Мак-Грегор только сказал «О-о!» и замолчал.
– Возьмите хотя бы предстоящую сессию Организации Объединенных наций в Лондоне, – продолжал Эссекс. – Она еще не открылась, а уже идет спор о том, кто будет председателем или генеральным секретарем и кто войдет в Совет безопасности. Еще нет Организации Объединенных наций, а уже все ссорятся между собой.
– Я думаю, что споры неизбежны, – сказал Мак-Грегор, – но, может быть, что-нибудь все-таки выйдет из этого.
– Что, по-вашему, может выйти?
– Мне кажется, что это лучше, чем была Лига наций, и тут, по крайней мере, участвуют русские. – Мак-Грегор замолчал, опасаясь, не зашел ли он слишком далеко и не злоупотребил ли неофициальной обстановкой, в которой происходила беседа.
– Вот именно. Потому-то и начались разногласия, что тут участвуют русские. Мы чаще расходимся во мнениях, чем сходимся, и первые признаки раскола уже налицо.
– Мне казалось, что Московская конференция прошла довольно успешно, – сказал Мак-Грегор, – хотя она и не разрешила спора об Иранском Азербайджане.
– О да, там договорились о некоторых мелочах относительно Балкан, и Кларк-Керр с Гарриманом поехали в Румынию, чтобы понаблюдать за тем, как будут расширены и демократизованы правительства, но ведь это мелочи, Мак-Грегор. Такие неразрешенные вопросы, как Азербайджан и Дарданеллы, имеют несравненно большее значение, чем несколько лишних министров в правительствах балканских стран. Вот почему вопрос об Азербайджане остался открытым. И он не будет решен до тех пор, пока мы не покажем русским, что намерены придерживаться по отношению к ним твердой политики.

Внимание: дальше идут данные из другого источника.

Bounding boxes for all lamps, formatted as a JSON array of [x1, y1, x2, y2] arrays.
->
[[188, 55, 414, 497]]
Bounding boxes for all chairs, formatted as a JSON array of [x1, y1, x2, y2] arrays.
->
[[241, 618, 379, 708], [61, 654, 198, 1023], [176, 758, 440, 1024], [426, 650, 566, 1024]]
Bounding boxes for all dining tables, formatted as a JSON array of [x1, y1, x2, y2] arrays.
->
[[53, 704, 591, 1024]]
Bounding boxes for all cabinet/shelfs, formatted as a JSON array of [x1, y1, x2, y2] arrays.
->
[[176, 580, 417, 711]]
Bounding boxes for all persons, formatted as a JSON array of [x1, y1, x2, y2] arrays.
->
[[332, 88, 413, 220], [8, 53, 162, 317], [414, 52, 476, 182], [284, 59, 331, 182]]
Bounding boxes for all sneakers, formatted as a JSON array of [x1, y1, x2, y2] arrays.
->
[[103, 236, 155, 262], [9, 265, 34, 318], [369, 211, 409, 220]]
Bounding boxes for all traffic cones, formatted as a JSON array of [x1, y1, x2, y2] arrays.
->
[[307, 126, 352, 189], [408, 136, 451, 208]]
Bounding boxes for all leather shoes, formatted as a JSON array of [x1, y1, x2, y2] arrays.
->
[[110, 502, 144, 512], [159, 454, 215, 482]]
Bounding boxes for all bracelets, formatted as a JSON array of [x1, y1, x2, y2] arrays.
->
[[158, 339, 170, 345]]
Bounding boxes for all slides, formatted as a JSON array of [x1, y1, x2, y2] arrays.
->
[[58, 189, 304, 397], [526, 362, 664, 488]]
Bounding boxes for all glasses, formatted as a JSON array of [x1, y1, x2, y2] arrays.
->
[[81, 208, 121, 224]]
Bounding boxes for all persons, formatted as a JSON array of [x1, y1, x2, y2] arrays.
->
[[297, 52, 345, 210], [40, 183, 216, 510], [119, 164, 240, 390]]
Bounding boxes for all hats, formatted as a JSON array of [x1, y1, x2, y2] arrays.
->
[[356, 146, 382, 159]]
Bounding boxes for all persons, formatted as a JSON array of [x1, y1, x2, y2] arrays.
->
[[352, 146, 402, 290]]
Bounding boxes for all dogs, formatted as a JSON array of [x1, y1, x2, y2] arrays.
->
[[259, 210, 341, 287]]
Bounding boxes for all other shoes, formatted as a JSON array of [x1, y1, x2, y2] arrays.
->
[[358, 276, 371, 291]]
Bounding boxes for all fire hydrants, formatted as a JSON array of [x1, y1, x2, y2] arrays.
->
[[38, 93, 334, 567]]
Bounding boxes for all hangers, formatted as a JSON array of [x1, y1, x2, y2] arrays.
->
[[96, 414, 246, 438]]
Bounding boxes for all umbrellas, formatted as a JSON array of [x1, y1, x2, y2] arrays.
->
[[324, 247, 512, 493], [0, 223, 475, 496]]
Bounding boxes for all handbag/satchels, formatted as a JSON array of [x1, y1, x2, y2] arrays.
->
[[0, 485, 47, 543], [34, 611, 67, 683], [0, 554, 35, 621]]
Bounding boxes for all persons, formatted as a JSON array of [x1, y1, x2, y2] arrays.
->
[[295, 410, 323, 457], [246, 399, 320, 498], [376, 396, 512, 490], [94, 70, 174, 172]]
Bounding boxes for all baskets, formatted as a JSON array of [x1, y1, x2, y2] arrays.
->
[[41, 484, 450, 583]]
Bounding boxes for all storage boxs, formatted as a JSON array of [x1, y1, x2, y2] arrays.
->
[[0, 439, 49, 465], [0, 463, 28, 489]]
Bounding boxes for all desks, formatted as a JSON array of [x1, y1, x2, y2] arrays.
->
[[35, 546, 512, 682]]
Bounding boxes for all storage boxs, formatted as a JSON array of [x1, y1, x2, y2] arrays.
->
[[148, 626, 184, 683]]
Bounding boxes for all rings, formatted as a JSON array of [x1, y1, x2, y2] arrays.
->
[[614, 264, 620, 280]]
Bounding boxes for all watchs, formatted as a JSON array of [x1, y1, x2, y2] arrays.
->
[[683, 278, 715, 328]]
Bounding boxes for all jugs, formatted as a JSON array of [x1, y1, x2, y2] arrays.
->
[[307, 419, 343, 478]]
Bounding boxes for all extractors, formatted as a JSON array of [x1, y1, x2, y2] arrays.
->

Именно это я и собираюсь сделать.
– А нас беспокоит Иранский Азербайджан или Россия? – спросил Мак-Грегор.
У Эссекса даже сон прошел от такого наивного вопроса.
– И то и другое, – сказал он.
Мак-Грегор опять спрятался в свою раковину, и хотя Эссекс остался в общем доволен дружеской беседой со своим помощником, ему не нравилось, что тот как будто отмежевывается от возложенной на них миссии и не хочет принимать в ней никакого личного участия. Это просто нелепо, ведь именно Мак-Грегор обязан снабжать его всеми фактами и комментариями, касающимися данной политической ситуации. Правда, Эссексу удалось вызвать Мак-Грегора на непринужденный разговор, но результатом этого разговора он отнюдь не был доволен.